I remember Stalin had his doubts. He was worried that the Americans would jump in but we were inclined to
think that if the war was fought swiftly—and Kim II Sung was sure that it could be won swiftly—then
intervention by the USA could be avoided... I must stress that the war wasn't Stalin's idea but Kim II Sung's. Kim
was the initiator. Stalin of course didn't try to dissuade h i m . . . Stalin called back all of our advisers who were
with the North Korean divisions and regiments as well as all of the advisers who were serving as consultants and
helping to build up the army. I asked Stalin about this, and he snapped back at me, 'It's too dangerous to keep our
advisers there. They might be taken prisoner. We don't want there to be evidence for accusing us of taking part in
this business. It's Kim II Sung's affair.

4. Ciphered telegram from Stalin to Kim Il Sung 13.10.1950

I have just received a telegram from Mao Zedong in which he reports that the CC CPC [Central Committee of
the Communist Party of China] discussed the situation [in Korea] again and decided after all to render military
assistance to the Korean comrades, regardless of the insufficient armament of the Chinese troops. I am awaiting
detailed reports about this matter from Mao Zedong. In connection with this new decision of the Chinese
comrades, I ask you to postpone temporarily the implementation of the telegram sent to you yesterday about the
evacuation of North Korea and the retreat of the Korean troops to the north.

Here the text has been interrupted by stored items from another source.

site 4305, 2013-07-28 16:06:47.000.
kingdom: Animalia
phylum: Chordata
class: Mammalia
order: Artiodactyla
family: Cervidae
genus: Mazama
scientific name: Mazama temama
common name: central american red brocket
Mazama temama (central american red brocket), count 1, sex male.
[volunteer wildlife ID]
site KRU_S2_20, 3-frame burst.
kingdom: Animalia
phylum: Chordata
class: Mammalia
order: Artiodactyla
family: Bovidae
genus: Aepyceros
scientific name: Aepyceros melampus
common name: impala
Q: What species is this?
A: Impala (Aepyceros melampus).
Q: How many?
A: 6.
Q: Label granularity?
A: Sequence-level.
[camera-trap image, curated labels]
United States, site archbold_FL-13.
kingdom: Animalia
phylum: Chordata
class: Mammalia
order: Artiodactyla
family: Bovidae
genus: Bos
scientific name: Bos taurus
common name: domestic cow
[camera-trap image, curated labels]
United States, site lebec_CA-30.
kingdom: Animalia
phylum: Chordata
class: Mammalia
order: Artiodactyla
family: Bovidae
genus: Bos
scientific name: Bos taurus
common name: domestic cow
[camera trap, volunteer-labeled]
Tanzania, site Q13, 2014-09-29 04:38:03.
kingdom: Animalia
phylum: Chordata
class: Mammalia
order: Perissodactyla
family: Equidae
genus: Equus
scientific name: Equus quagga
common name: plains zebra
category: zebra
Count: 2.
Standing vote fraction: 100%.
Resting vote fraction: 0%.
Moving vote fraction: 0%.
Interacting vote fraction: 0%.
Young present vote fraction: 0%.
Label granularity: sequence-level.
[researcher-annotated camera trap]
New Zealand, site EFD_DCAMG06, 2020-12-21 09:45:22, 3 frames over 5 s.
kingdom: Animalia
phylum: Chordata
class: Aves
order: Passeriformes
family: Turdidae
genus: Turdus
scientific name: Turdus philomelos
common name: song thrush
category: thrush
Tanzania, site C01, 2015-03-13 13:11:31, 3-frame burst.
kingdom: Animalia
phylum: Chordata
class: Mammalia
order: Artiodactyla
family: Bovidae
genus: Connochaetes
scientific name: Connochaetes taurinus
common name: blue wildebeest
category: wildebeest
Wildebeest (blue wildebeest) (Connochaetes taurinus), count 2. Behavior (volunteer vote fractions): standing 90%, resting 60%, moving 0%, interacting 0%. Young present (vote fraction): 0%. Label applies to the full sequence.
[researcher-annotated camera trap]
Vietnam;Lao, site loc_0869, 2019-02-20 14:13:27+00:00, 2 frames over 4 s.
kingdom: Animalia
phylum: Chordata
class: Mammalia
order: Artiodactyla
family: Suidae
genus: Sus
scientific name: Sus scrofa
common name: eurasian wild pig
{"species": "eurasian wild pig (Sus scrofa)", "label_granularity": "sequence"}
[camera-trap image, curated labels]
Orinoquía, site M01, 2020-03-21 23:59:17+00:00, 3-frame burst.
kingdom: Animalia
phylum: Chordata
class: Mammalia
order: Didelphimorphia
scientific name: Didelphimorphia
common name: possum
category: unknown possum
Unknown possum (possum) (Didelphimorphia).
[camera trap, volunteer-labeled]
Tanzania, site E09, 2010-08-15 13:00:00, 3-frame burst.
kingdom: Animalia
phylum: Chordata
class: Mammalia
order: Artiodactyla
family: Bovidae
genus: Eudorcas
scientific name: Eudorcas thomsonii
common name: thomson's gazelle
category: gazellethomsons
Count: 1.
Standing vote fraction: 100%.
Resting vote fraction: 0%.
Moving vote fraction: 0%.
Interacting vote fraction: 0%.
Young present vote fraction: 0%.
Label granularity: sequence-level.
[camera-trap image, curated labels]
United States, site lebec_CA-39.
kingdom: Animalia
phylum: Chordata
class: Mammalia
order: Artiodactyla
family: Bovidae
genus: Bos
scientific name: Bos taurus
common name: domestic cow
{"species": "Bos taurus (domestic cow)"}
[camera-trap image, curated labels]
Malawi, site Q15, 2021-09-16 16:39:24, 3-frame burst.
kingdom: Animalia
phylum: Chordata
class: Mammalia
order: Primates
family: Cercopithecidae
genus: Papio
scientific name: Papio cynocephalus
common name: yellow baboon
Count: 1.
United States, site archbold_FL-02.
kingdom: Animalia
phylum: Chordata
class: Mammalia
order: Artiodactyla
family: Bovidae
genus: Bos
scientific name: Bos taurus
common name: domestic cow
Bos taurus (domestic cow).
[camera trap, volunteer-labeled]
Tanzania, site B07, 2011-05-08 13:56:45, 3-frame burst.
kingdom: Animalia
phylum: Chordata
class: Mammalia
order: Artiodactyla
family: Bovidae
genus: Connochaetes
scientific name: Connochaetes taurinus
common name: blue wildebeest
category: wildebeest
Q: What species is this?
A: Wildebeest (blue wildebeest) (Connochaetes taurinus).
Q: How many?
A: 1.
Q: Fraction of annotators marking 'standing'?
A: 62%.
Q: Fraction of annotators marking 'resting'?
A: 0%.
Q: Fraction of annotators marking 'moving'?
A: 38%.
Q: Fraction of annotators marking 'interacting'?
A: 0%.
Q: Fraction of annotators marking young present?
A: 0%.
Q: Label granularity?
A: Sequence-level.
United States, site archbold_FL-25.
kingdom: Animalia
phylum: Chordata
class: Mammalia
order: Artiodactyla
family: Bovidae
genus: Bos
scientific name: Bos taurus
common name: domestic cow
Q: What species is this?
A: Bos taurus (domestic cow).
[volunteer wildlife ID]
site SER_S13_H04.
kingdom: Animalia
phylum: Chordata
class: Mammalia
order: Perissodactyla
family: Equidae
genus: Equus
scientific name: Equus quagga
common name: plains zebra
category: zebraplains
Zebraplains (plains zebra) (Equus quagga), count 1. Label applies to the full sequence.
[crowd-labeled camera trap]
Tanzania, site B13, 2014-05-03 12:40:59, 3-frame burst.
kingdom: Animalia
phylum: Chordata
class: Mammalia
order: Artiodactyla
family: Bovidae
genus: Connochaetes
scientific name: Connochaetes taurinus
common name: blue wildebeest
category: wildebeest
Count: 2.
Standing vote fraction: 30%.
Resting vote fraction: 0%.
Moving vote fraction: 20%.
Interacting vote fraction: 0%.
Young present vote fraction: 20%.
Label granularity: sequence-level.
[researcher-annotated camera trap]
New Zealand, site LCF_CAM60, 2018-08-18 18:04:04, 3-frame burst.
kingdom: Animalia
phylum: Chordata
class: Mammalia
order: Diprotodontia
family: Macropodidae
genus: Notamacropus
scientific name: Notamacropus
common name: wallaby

4. General MacArthur's resignation. - after he was dismissed as commander-in-chief of US forces in Korea

he returned to USA and was asked to justify his actions to the Congress on 11.04.1951.
In the simplest terms what we are doing in Korea is this: we are trying to prevent a third world w a r . . . It is
right for us to be in Korea. It was right last June. It is right today. I want to remind you why this is true. The
communists in the Kremlin are engaged in a monstrous conspiracy to stamp out freedom all over the world. If
they were to succeed the United States would be numbered among their principal victims. It must be clear to
everyone that the United States cannot—and will not—sit idly by and await foreign conquest. The only question
is: when is the best time to meet the threat and how? The best time to meet the threat is in the beginning. It is
easier to put out a fire in the beginning when it is small than after it has become a roaring blaze.